Task prompt: Retype, word for word, every line starting at the line with "genus: Canis" and ending with the final line of the entries; skip the pictures.
The input below:
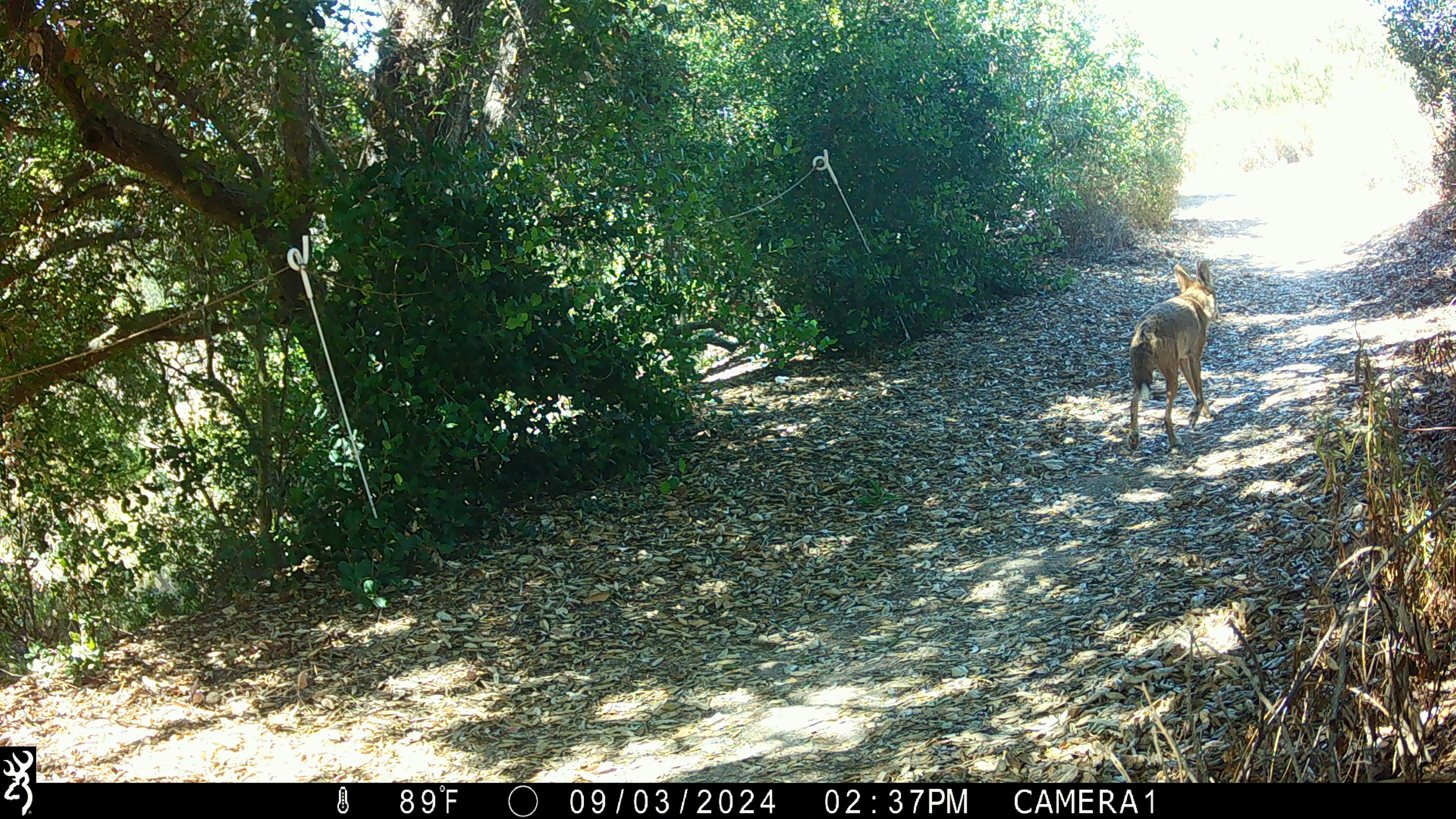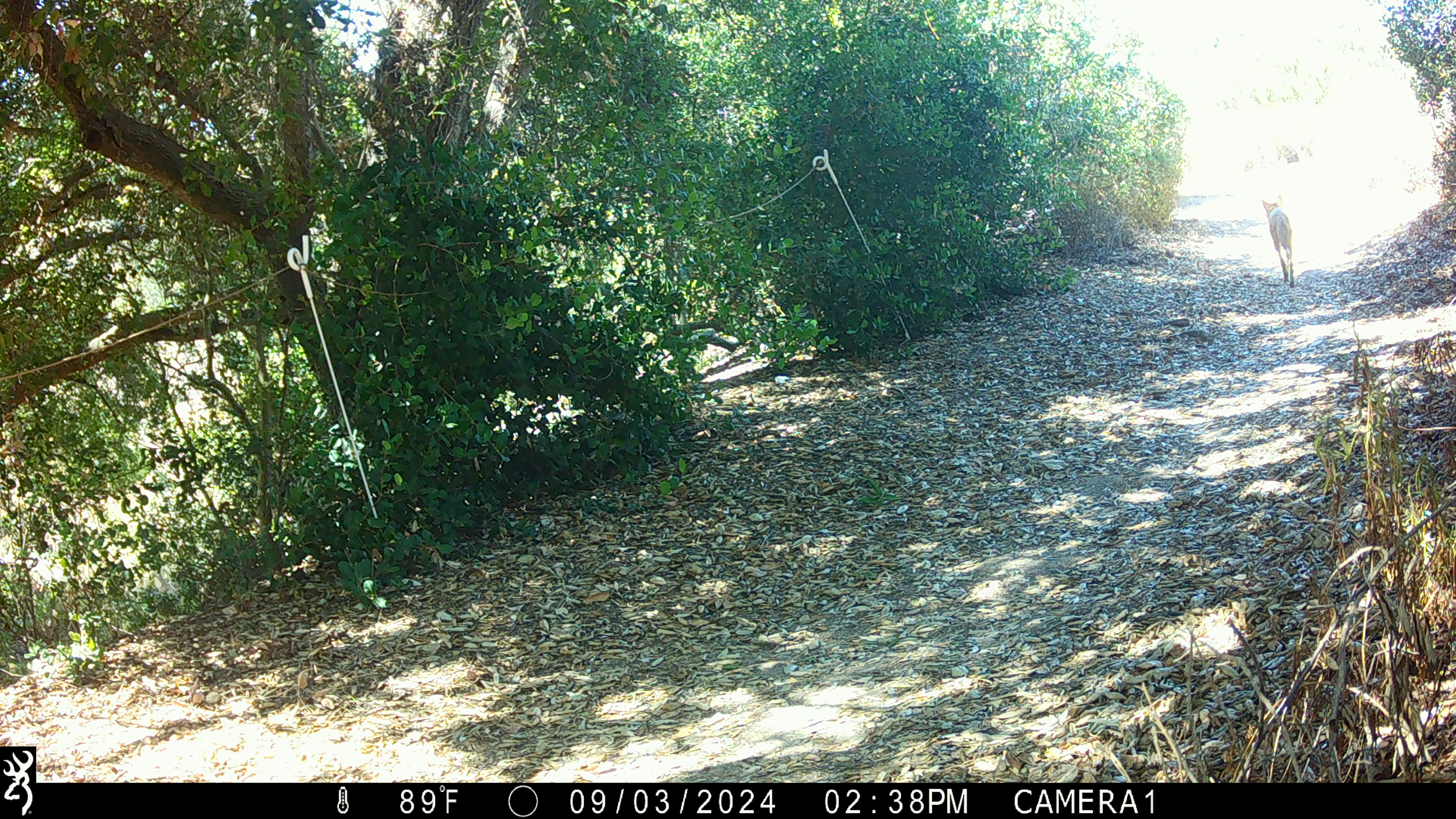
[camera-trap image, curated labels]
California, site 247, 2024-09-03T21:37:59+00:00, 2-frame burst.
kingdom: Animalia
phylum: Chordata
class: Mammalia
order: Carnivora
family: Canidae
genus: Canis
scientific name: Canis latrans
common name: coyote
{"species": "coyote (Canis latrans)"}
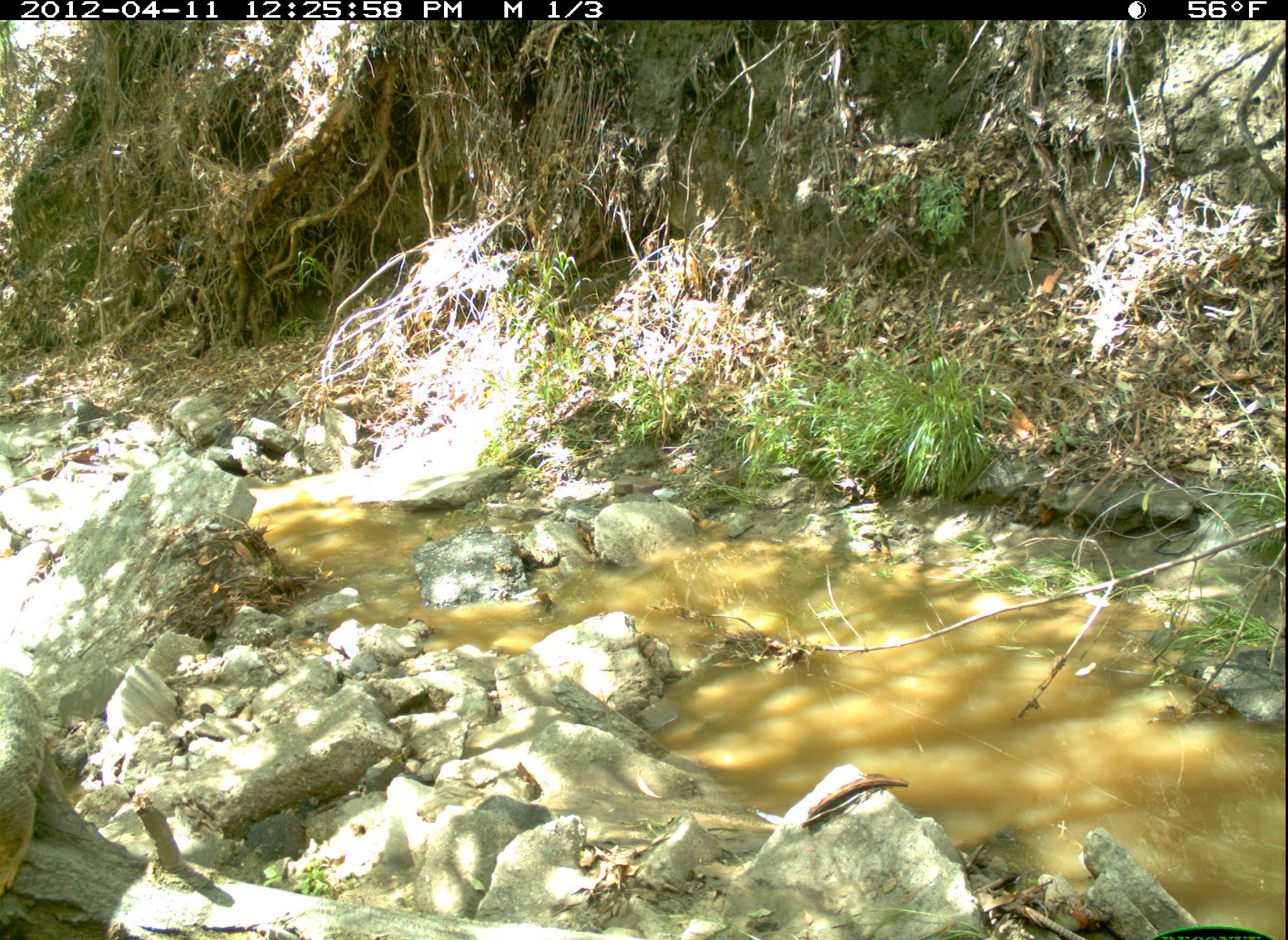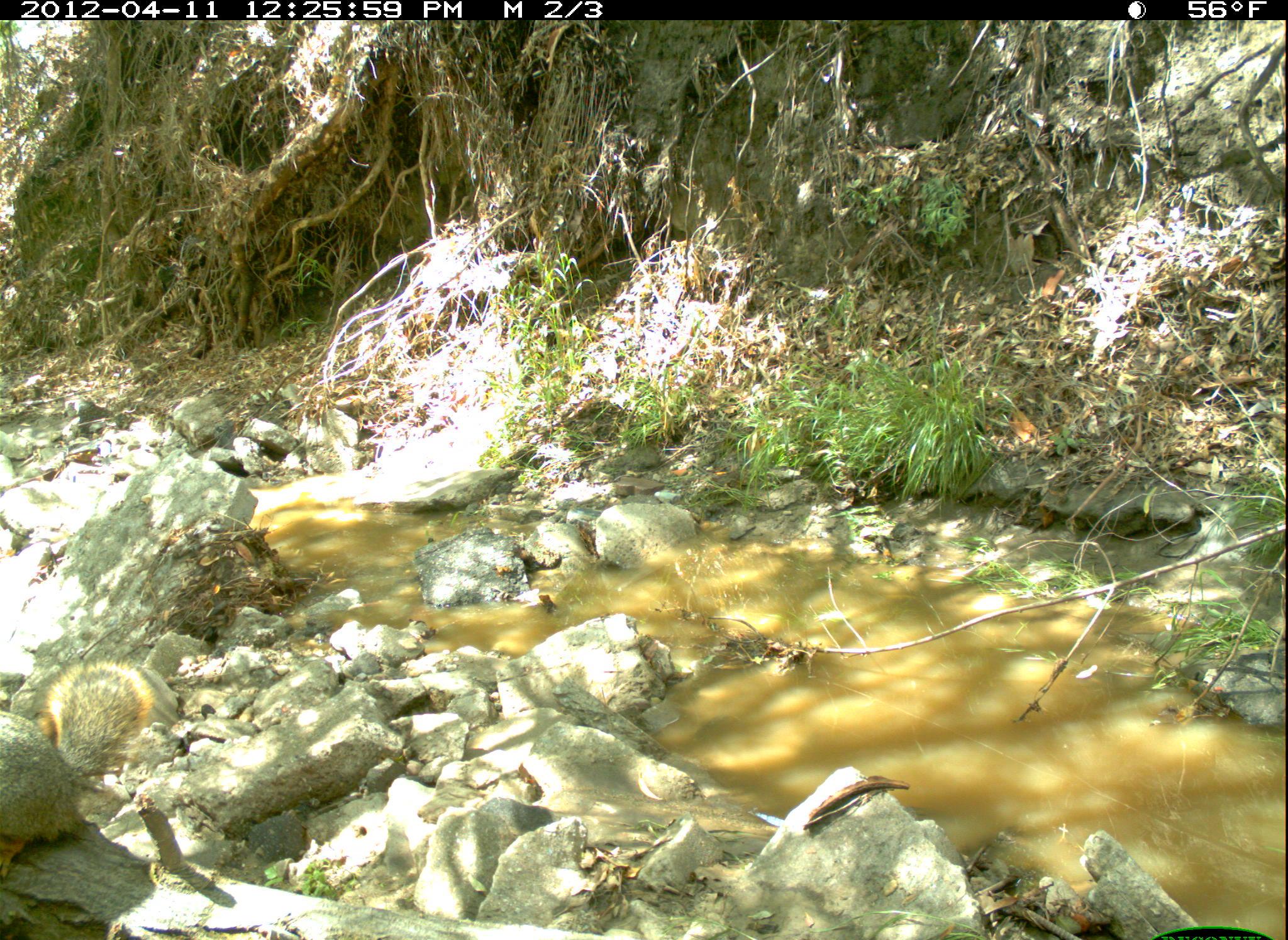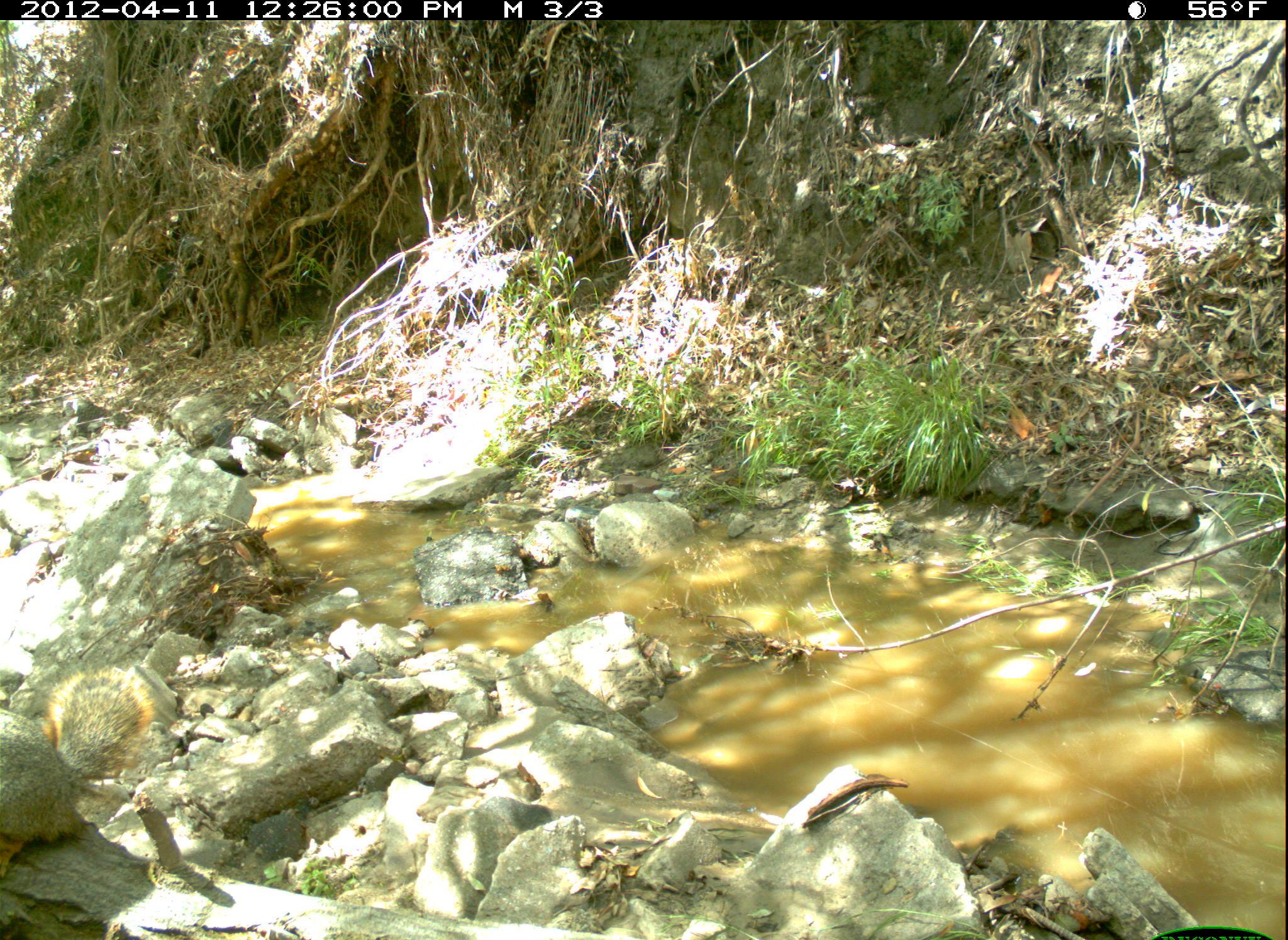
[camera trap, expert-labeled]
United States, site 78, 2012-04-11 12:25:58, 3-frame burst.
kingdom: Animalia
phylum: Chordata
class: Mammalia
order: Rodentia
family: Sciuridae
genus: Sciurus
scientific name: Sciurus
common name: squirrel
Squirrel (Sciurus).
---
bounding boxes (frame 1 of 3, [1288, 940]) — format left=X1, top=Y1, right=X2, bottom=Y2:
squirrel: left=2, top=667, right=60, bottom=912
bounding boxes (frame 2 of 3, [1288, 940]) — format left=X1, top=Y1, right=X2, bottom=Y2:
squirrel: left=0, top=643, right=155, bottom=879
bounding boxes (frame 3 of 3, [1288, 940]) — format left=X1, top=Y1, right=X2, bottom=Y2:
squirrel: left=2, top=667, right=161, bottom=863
End of The input.
Your response:
genus: Canis
scientific name: Canis latrans
common name: coyote
{"species": "coyote (Canis latrans)"}
[camera trap, expert-labeled]
United States, site 78, 2012-04-11 12:25:58, 3-frame burst.
kingdom: Animalia
phylum: Chordata
class: Mammalia
order: Rodentia
family: Sciuridae
genus: Sciurus
scientific name: Sciurus
common name: squirrel
Squirrel (Sciurus).
---
bounding boxes (frame 1 of 3, [1288, 940]) — format left=X1, top=Y1, right=X2, bottom=Y2:
squirrel: left=2, top=667, right=60, bottom=912
bounding boxes (frame 2 of 3, [1288, 940]) — format left=X1, top=Y1, right=X2, bottom=Y2:
squirrel: left=0, top=643, right=155, bottom=879
bounding boxes (frame 3 of 3, [1288, 940]) — format left=X1, top=Y1, right=X2, bottom=Y2:
squirrel: left=2, top=667, right=161, bottom=863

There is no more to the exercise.